Der Bundesjustizminister hat einen Referentenentwurf zur Umsetzung der Istanbul-Konvention erarbeitet und am 14. Juli 2015 die Ressortabstimmung eingeleitet. Dieser Entwurf wurde seitdem nicht veröffentlicht. Auf eine parlamentarische Anfrage im September (BT-Drs. 18/6019 und Plenarprotokoll 18/123 Seite 11912D und 11913A) wurde lediglich mitgeteilt, dass die Ressortabstimmung noch nicht abgeschlossen sei und das Bundeskanzleramt der Verbändeanhörung noch nicht zugestimmt habe. Inzwischen sind zwei weitere Monate verstrichen. Gründe für die Blockade sind nicht benannt.

Zum heutigen Internationalen Tag zur Beseitigung von Gewalt gegen Frauen fordert der djb nunmehr in einem offenen Brief an das Bundeskanzleramt und die Fachressorts ein Ende der Verzögerung. Die Verbändeanhörung zu dem Referentenentwurf, der nach nicht bestätigten Meldungen die identifizierten Schutzlücken im Sexualstrafrecht schließen soll, ist endlich einzuleiten und eine Reform des Sexualstrafrechts im Sinne von „Nein heißt Nein“ auf den Weg zu bringen. Es besteht große Sorge, dass durch die Blockade Reformschritte in dieser Legislaturperiode nicht mehr umgesetzt werden können und die Istanbul-Konvention nicht mehr ratifiziert werden wird. Der mit der Istanbul-Konvention intendierte Maßstab zum Schutz des Menschenrechts auf sexuelle Selbstbestimmung muss endlich auch in Deutschland gelten.
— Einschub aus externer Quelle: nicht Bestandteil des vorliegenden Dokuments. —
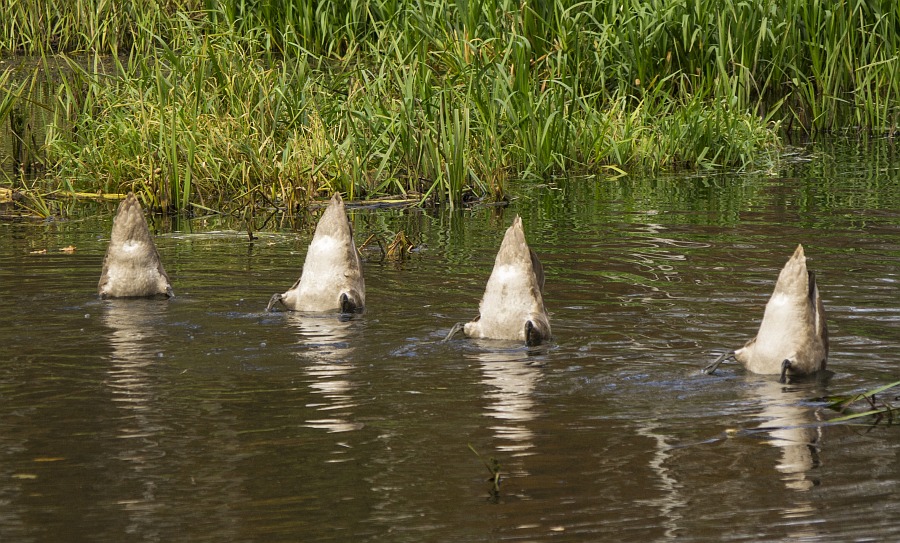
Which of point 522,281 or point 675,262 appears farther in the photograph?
point 675,262

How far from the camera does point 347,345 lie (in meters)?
7.01

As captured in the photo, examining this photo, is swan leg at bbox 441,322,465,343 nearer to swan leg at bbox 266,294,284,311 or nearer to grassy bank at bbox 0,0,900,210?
swan leg at bbox 266,294,284,311

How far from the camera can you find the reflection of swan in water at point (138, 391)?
475cm

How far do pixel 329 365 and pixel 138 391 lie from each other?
89cm

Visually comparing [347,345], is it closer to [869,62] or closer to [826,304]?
[826,304]

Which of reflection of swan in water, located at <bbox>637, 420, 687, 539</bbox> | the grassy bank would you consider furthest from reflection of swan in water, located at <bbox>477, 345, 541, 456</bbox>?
the grassy bank

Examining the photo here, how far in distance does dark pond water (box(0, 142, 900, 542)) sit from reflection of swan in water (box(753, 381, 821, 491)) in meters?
0.01

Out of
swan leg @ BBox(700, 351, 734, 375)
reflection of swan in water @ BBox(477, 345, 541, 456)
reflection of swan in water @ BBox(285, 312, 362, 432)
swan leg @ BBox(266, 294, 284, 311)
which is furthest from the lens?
swan leg @ BBox(266, 294, 284, 311)

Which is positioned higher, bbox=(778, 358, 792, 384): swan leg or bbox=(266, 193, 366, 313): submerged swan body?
bbox=(266, 193, 366, 313): submerged swan body

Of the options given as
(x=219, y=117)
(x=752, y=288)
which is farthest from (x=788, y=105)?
(x=752, y=288)

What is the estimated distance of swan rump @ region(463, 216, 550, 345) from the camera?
273 inches

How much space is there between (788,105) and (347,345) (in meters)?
10.8

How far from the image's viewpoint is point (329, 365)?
21.6ft

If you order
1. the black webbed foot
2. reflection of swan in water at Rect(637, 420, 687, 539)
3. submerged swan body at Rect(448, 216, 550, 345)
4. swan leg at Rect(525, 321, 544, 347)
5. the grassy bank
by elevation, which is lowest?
reflection of swan in water at Rect(637, 420, 687, 539)
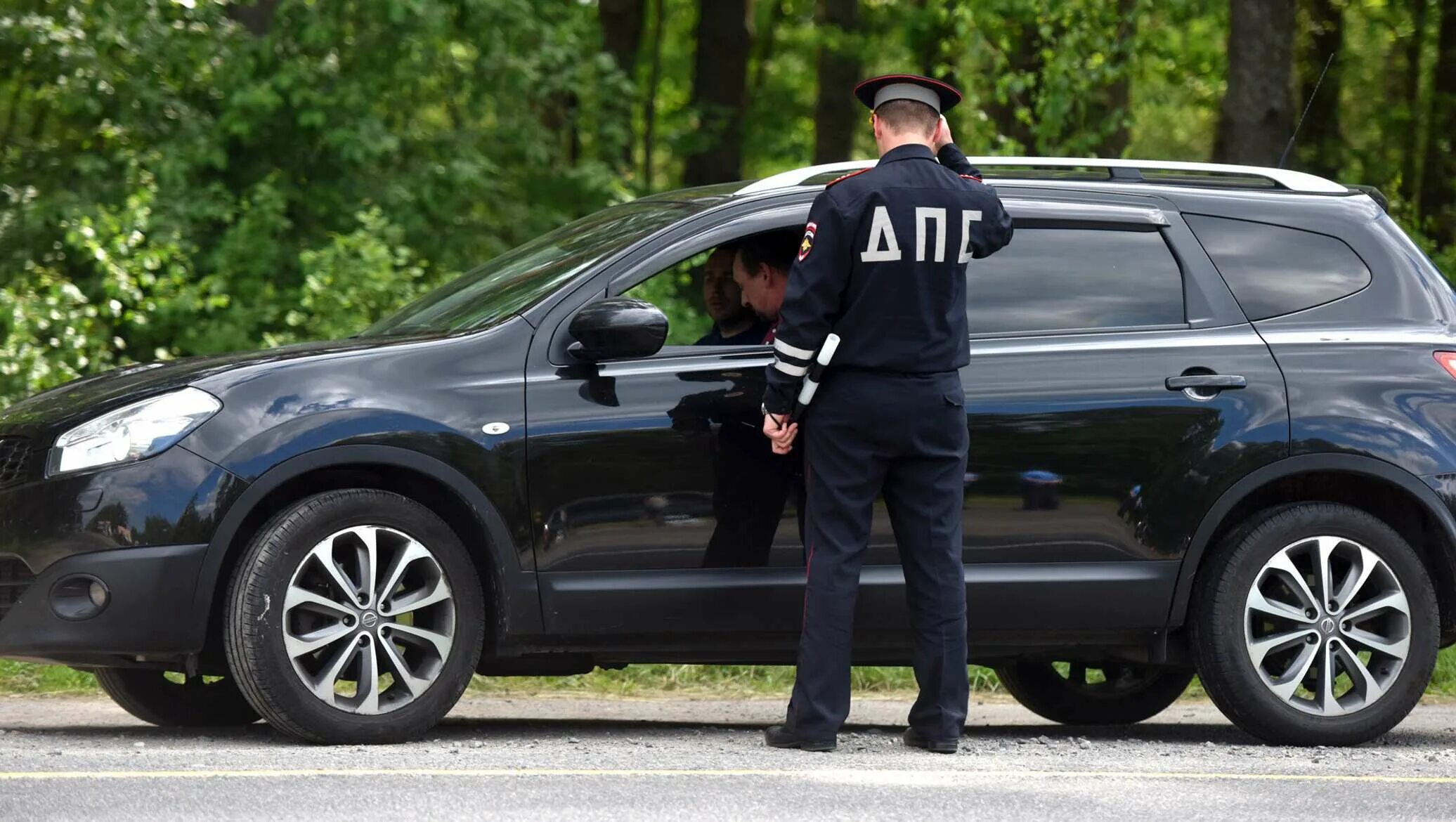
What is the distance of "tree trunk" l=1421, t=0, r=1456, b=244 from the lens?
19.5m

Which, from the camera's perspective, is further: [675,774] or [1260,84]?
[1260,84]

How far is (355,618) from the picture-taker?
5.67 m

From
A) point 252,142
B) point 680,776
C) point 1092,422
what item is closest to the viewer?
point 680,776

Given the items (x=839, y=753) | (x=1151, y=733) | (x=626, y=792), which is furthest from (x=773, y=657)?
(x=1151, y=733)

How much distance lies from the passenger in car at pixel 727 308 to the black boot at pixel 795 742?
3.87ft

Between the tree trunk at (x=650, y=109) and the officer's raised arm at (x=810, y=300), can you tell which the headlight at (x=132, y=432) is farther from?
the tree trunk at (x=650, y=109)

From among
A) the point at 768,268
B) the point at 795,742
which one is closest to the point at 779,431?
the point at 768,268

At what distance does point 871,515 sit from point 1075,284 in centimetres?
110

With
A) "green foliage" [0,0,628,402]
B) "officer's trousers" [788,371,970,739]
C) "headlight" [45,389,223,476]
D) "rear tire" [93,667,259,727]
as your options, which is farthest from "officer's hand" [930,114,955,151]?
"green foliage" [0,0,628,402]

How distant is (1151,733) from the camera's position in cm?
719

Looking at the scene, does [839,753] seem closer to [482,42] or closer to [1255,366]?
[1255,366]

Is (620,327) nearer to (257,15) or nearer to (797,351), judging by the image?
(797,351)

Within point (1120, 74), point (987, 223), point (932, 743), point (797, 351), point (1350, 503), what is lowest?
point (932, 743)

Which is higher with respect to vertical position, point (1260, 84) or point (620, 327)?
point (1260, 84)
Die Einleitung der Reform durch die Verbändeanhörung wäre ein gutes und wichtiges Signal zum Internationalen Tag gegen Gewalt an Frauen am 25. November 2015.

Hintergrund:

Die Istanbul-Konvention wurde am 11. Mai 2011 zur Zeichnung aufgelegt und an diesem Tag von Deutschland unterzeichnet. Bis zum 21. November 2015 haben folgende 19 Länder die Istanbul-Konvention ratifiziert und entsprechend umgesetzt: Albanien, Andorra, Bosnien und Herzegowina, Dänemark, Finnland, Frankreich, Italien, Malta, Monaco, Montenegro, Niederlande, Österreich, Polen, Portugal, Schweden, Serbien, Slowenien, Spanien, Türkei. Außer Deutschland fehlen noch 27 weitere Länder, vgl. Stand Unterschriften und Ratifikation des Vertrags auf der Webseite des Europarats.
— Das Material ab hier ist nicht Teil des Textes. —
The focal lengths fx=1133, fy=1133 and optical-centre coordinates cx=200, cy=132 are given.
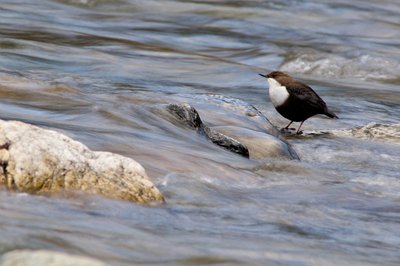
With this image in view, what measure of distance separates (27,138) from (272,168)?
2.33 meters

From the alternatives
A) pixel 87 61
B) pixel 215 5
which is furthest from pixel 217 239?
pixel 215 5

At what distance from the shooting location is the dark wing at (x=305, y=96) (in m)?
10.6

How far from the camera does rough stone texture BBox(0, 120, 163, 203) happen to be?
533 centimetres

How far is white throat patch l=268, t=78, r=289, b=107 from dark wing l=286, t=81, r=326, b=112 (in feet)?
0.19

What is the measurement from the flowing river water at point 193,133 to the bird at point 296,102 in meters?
0.27

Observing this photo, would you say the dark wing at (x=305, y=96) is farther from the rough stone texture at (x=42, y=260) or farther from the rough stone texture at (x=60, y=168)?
the rough stone texture at (x=42, y=260)

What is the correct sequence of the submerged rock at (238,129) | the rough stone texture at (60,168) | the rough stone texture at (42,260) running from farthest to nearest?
1. the submerged rock at (238,129)
2. the rough stone texture at (60,168)
3. the rough stone texture at (42,260)

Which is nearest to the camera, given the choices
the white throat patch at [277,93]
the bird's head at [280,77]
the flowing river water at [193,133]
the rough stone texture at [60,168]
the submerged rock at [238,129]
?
the flowing river water at [193,133]

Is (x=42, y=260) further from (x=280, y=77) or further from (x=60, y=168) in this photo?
(x=280, y=77)

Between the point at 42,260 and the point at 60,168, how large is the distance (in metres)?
1.54

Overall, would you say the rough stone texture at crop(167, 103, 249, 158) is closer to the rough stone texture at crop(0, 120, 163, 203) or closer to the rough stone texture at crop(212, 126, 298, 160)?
the rough stone texture at crop(212, 126, 298, 160)

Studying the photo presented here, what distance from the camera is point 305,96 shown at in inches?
422

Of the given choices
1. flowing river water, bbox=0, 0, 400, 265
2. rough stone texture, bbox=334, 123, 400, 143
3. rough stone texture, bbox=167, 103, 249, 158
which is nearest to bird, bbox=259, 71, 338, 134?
flowing river water, bbox=0, 0, 400, 265

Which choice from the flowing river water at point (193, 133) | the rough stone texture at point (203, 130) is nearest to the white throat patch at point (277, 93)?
the flowing river water at point (193, 133)
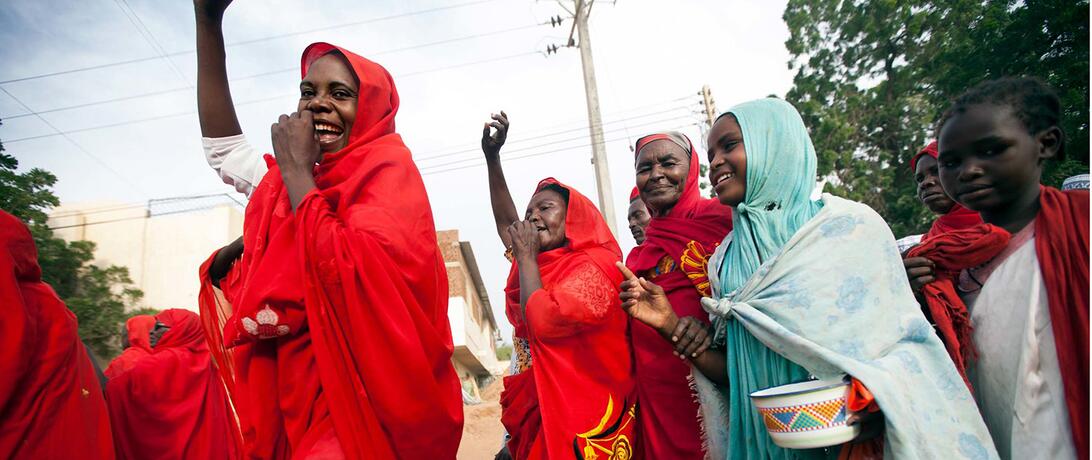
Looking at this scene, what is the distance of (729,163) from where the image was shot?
2598 mm

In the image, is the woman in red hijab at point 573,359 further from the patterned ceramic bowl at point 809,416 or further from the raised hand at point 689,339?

Der djb hat in zwei Stellungnahmen (st14-07 vom 9. Mai 2014 und st14-14 vom 25. Juli 2014) bereits im ersten Halbjahr 2014 die notwendigen Reformerfordernisse aufgezeigt. Der Bundesverband Frauenberatungsstellen und Frauennotrufe (bff) hat 2014 eine Sammlung von Fällen zu bestehenden Schutzlücken im Sexualstrafrecht vorgelegt. Der bff hat im Sommer 2015 noch einmal ca. 50.000 Unterschriften von Personen gesammelt, die die Umsetzung der Istanbul-Konvention fordern.